= Behavioral neurology =

Branch of medicine

Behavioral neurology is a subspecialty of neurology that studies the impact of neurological damage and disease upon behavior, memory, and cognition, and the treatment thereof. Two fields associated with behavioral neurology are neuropsychiatry and neuropsychology. In the United States, 'Behavioral Neurology & Neuropsychiatry' has been recognized as a single subspecialty by the United Council for Neurologic Subspecialties (UCNS) since 2004.

Syndromes and diseases commonly studied by behavioral neurology include:

- Agraphia
- Agnosias
- Agraphesthesia
- Alexia (acquired dyslexia)
- Amnesias
- Anosognosia
- Aphasias
- Apraxias
- Aprosodias
- Attention deficit/hyperactivity disorder
- Autism
- Dementia
- Dyslexia
- Epilepsy
- Hemispatial Neglect
- Psychosis
- Stroke
- Traumatic brain injury

== History ==

While descriptions of behavioral syndromes go back to the ancient Greeks and Egyptians, it was during the 19th century that behavioral neurology began to arise, first with the primitive localization theories of Franz Gall, followed in the mid 19th century by the first localizations in aphasias by Paul Broca and then Carl Wernicke. Localizationist neurology and clinical descriptions reached a peak in the late 19th and early 20th century, with work extending into the clinical descriptions of dementias by Alois Alzheimer and Arnold Pick. The work of Karl Lashley in rats for a time in the early to mid 20th century put a damper on localization theory and lesion models of behavioral function.

Entries provided:
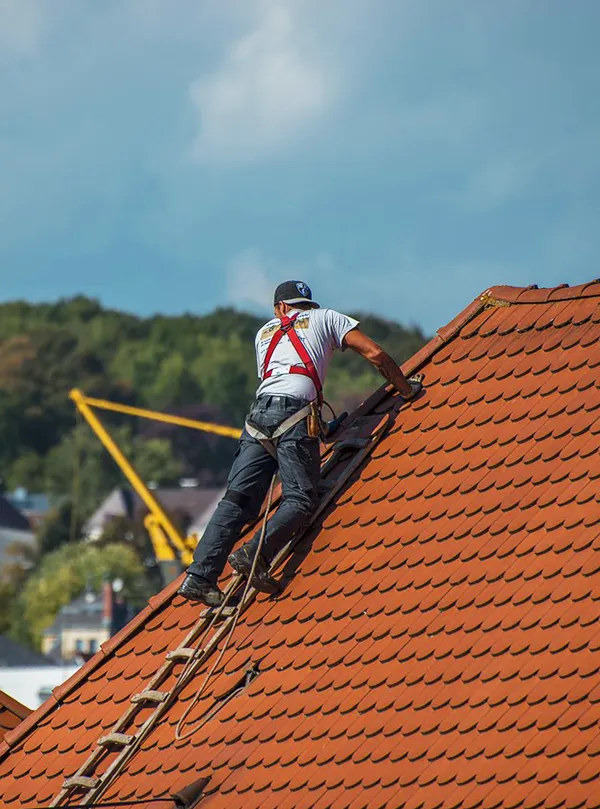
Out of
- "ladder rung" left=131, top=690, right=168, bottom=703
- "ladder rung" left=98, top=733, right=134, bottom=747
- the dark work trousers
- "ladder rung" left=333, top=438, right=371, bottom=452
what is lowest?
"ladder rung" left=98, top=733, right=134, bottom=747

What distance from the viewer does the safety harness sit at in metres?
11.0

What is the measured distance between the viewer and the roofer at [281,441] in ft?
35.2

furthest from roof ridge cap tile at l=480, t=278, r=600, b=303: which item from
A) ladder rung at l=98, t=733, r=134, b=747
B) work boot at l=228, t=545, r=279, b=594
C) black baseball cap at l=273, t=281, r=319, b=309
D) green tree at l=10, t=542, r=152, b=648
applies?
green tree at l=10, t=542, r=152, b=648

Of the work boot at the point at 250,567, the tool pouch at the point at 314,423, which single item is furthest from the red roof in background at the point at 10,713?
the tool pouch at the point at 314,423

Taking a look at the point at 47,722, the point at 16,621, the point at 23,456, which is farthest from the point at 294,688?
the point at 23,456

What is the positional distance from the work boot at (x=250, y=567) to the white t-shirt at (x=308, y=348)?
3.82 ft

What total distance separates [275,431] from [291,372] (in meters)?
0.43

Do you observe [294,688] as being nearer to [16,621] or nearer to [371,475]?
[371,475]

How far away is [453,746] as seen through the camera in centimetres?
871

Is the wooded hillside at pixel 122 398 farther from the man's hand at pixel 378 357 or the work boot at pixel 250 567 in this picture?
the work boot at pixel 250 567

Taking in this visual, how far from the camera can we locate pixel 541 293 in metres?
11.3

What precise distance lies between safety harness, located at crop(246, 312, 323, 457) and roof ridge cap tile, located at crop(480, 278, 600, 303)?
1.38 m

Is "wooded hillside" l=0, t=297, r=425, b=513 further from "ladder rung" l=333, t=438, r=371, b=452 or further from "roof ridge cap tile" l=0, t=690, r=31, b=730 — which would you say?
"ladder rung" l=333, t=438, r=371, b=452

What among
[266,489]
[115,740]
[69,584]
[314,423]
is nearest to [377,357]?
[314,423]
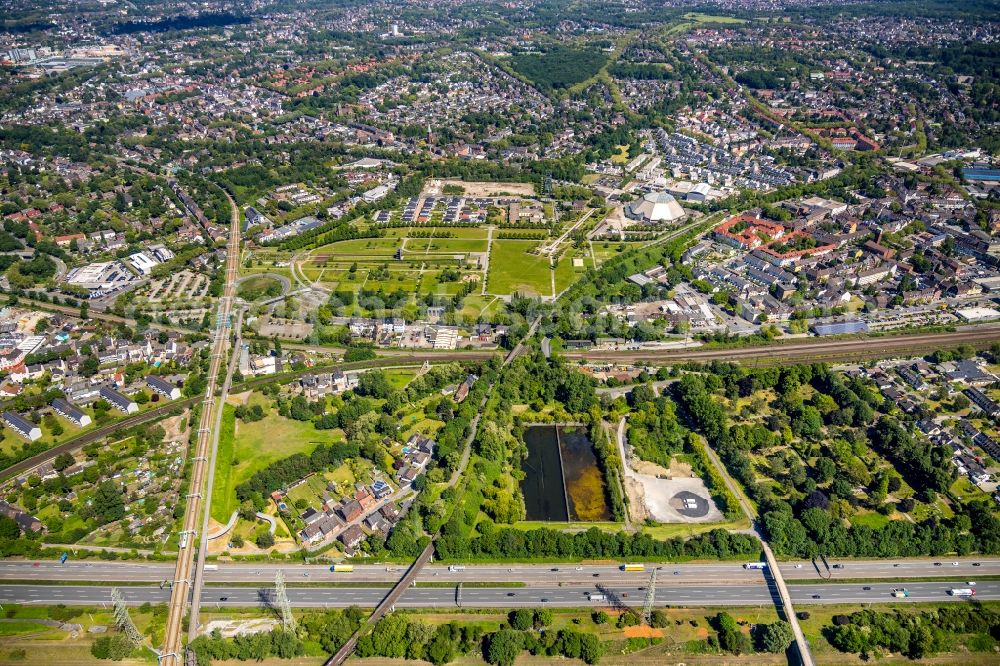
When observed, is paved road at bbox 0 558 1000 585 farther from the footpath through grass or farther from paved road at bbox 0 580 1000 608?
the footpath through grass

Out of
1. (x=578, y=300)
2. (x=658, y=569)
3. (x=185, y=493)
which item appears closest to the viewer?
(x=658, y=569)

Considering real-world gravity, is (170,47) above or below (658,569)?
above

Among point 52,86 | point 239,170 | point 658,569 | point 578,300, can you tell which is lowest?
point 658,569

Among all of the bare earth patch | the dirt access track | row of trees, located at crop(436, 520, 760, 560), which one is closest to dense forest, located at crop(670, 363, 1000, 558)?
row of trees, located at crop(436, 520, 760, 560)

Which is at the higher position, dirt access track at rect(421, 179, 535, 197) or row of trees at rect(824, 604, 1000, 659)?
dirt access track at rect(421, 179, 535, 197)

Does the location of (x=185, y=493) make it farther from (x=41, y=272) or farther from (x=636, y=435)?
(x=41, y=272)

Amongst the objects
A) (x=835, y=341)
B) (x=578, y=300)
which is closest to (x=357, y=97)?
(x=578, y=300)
==
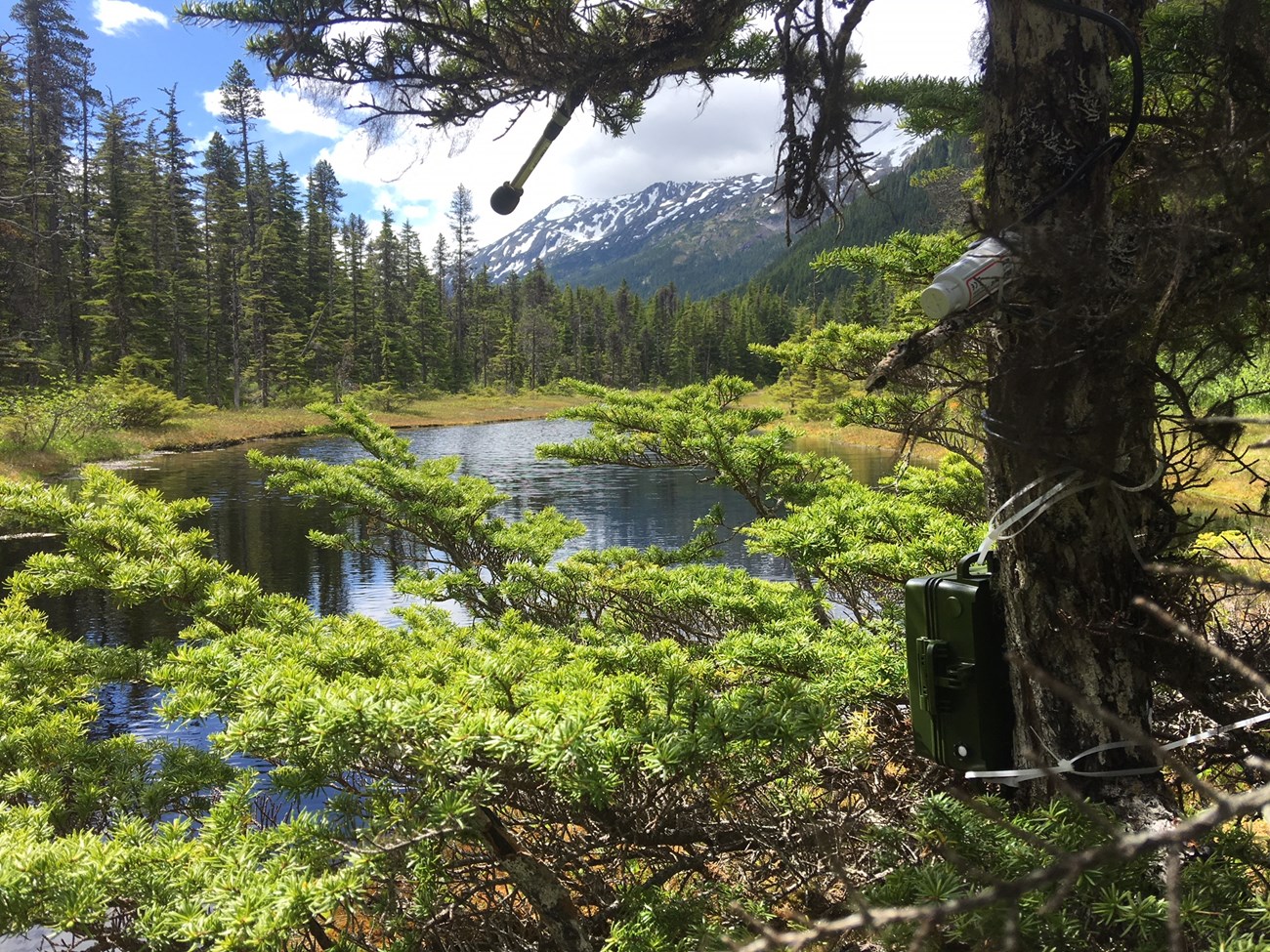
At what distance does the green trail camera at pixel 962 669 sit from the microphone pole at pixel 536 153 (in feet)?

Problem description:
Continue the behavioral neurology article from the point where it stops, keeping its encyclopedic style.

Result below:
In the United States, the work of Norman Geschwind led to a renaissance of behavioral neurology. He is famous for his work on disconnection syndromes, aphasia, and behavioral syndromes of limbic epilepsy, also called Geschwind syndrome. Having trained generations of behavioral neurologists (e.g., Antonio Damasio), Geschwind is considered the father of behavioral neurology.

The advent of in vivo neuroimaging starting in the 1980s led to a further strengthening of interest in the cognitive neurosciences and provided a tool that allowed for lesion, structural, and functional correlations with behavioral dysfunction in living people.